Sunday 19 December 2010

Beef in Our Hearts

Like so many wily outcasts, the music of Captain Beefheart is near and queer to me. On Friday the fallin’ ditch got his bones after a long and painful bout with multiple sclerosis. This post pays tribute to the Cap (Don Van Vliet) by recalling many stupendously good Beef moments.


Autumn’s Child

The closer on
Safe As Milk is a psychedelic ballad with gentle bass and guitar giving way to the early Howlin’ Wolf baritone, backed by the finest use of a theremin since Portishead made them cool in 1994. The song is a lament for a woman who Beef “met at a balloon bust picnic,” whose sandals he made “gambol under knees of trust.” The spinning drum rolls and yowling chorus is all nostalgia and sleaze and swirly sixties madness.

Safe As Milk

The opening stomper on
Strictly Personal, this song blasts out the dust with a galloping blues ruckus. All howling lyrics and bouncing bass and haywire blues guitar, the song goes from drum thunder into a nervous, careening mid-section, gathering steam over “bacon blue bread dog ears” until the music erupts and melts into an exhilarating climax of feedback, drums and guitar pummelling. The band literally take this song apart, going from controlled cool into primitive mania in three minutes. Absolute mayhem. And who could forget the immortal line: “I may be hungry, but I sure ain’t weird.”

Tarotplane

This twenty-minute blues jam is on the
Mirror Man Sessions LP. I adore this song more than two hundred chocolate women. The song is a blistering blues hoedown, with Beef channelling the blues giants and honking on his harmonica over an endless assault of blues licks and beats. For those fond of Beef’s blues work, this song smothers the listener in love. It reminds him there is a reason to strive toward happiness.

Pachuco Cadaver

The whole
Trout Mask Replica LP is a must for self-respecting avant-garde rock fans, but this song is especially lickable. Over a fast and bulbous intro, where the bass, guitar and drums play three separate phrases that somehow cohere, the song segues into a spoken-word surrealist bomb with such lines as “she wears her past like a present” and “tattoos and tarnished utensils, uh snow white bag full o’ tunes,” delivered in a southern drawl as a truly delirious beat builds in the background. Saxophone noodlings from the Cap keep the music going and we never want this song to end. Ever.

Bellerin’ Plain

From
Lick My Decals. This song has the usual dissonant guitar mauling and incomprehensible vocals, all the better for their inspired babel. An amazing instrumental bridge, where the marimba duels with Zoot Horn’s lunar magic, takes the song to edge of madness. This song might make you queasy, if you’re listening carefully.

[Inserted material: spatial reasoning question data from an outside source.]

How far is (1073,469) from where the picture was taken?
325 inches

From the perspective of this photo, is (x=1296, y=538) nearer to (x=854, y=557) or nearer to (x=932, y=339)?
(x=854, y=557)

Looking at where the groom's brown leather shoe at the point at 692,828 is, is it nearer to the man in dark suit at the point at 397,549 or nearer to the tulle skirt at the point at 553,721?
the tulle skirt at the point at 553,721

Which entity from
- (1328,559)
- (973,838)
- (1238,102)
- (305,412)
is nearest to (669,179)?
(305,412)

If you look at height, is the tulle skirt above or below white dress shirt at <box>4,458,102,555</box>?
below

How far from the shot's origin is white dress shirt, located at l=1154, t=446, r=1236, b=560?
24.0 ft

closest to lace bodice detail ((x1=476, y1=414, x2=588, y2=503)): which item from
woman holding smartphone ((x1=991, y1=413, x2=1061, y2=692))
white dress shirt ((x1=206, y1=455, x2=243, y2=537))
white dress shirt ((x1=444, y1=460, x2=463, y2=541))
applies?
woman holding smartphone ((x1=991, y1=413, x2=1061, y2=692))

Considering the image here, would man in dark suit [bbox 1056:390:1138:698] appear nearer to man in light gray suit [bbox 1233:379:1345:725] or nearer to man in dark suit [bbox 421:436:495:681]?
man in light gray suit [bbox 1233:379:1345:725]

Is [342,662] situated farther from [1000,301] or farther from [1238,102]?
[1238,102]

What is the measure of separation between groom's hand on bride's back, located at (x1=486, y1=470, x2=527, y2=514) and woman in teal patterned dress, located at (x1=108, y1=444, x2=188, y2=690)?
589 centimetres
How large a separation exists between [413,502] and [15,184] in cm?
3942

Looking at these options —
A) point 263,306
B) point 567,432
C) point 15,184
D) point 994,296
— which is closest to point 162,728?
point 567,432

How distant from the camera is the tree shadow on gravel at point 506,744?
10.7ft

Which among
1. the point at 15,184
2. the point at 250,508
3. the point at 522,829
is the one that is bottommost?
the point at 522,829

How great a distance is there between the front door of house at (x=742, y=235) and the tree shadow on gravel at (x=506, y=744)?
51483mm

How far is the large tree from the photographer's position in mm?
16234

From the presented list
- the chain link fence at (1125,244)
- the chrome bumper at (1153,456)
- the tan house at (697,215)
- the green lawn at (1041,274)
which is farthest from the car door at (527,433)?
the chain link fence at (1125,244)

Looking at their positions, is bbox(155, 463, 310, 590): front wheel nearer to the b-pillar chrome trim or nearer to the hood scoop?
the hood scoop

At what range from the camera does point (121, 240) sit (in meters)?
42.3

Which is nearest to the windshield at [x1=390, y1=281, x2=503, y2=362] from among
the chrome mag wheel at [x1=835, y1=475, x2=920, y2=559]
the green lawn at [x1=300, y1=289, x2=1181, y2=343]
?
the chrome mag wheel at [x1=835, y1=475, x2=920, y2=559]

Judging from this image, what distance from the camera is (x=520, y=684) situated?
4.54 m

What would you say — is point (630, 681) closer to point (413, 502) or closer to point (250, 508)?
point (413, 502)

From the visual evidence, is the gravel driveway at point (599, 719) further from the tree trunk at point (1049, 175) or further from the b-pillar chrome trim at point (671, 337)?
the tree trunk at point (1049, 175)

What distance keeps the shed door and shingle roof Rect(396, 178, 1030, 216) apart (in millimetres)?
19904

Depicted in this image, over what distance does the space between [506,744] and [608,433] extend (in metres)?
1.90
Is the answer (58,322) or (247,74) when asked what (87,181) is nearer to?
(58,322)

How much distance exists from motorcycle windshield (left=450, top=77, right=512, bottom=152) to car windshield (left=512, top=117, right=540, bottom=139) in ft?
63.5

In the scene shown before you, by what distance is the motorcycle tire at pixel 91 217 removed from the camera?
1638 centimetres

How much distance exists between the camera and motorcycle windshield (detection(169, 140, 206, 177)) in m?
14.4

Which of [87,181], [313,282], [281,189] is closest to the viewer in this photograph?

I’m Gonna Booglarise You, Baby

The Captain’s fondness for sleaze and low-down-dirtiness is celebrated in this song from
The Spotlight Kid. With a slinky bass line, working with a funky guitar, the music worms under your skin. Then Beef comes on like a freaky uncle at a party, trying to chat up his own daughter. I would love to be booglarised by Beef, to hell with the rash afterwards.

Clear Spot

From the
titular album, this bayou swamp ode celebrates the virtues of Amazon life. Beef lived in the Mojave desert for the last two decades of his life, and this song is nothing if not hot and sticky. The lunar guitar bites back over a militaristic beat (later used on Hot Head) while Beef avoids the mosquitoes and moccasins steppin’ all around. At the shimmering climax, it’s a good time to stop and wipe the sweat from your brow. Phew.

Bat Chain Puller

Also from the
titular album (this tit, not that one), this has perhaps the most unhinged and inspired performance from latter-era Cap. The lyrics and music on this album are something alien and this song shows the new band firing on all pistons. Over a mama heartbeat, Beef howls out a litany of Lynchian images, from “grey tubes that house people’s thoughts” and “rubber dolphins with gold yawning mouths that blister and break in agony.” The guitar and harmonica wage a war behind a truly feral attack from the Cap.

Brickbats

On his last two albums, the Cap’s songs have an incredible menace and pathos. This song from
Doc At the Radar Station thunders and torments. The drums slam into a spleen of ghoulish lyrics, suggesting demonic bats and popping heads. This song will induce much choking.

Cardboard Cutout Sundown

People say this music is unemotional. Wrong. Emotion is splattered over the Cap’s music. This song in particular moves me in ways chocolate women cannot. The drama and passion that blows through this utterly disquieting song is incredible. The guitars create a sense of panic, impending collapse, as though the sun is falling from the sky, the mountains erupting in flame. The Cap’s voice at this time had become gruffer and laden with wariness. The final refrain of “you hardly know a day goes by in the cardboard cutout sundown” turns me to sludge every time. Remarkable. (This one is from
Ice Cream For Crow).


So concludes this brief tribute to Beef. I hope everyone reading this goes and listens to a Beefheart song and then hurls the headphones off in disgust. The brave ones, the truly curious, will return.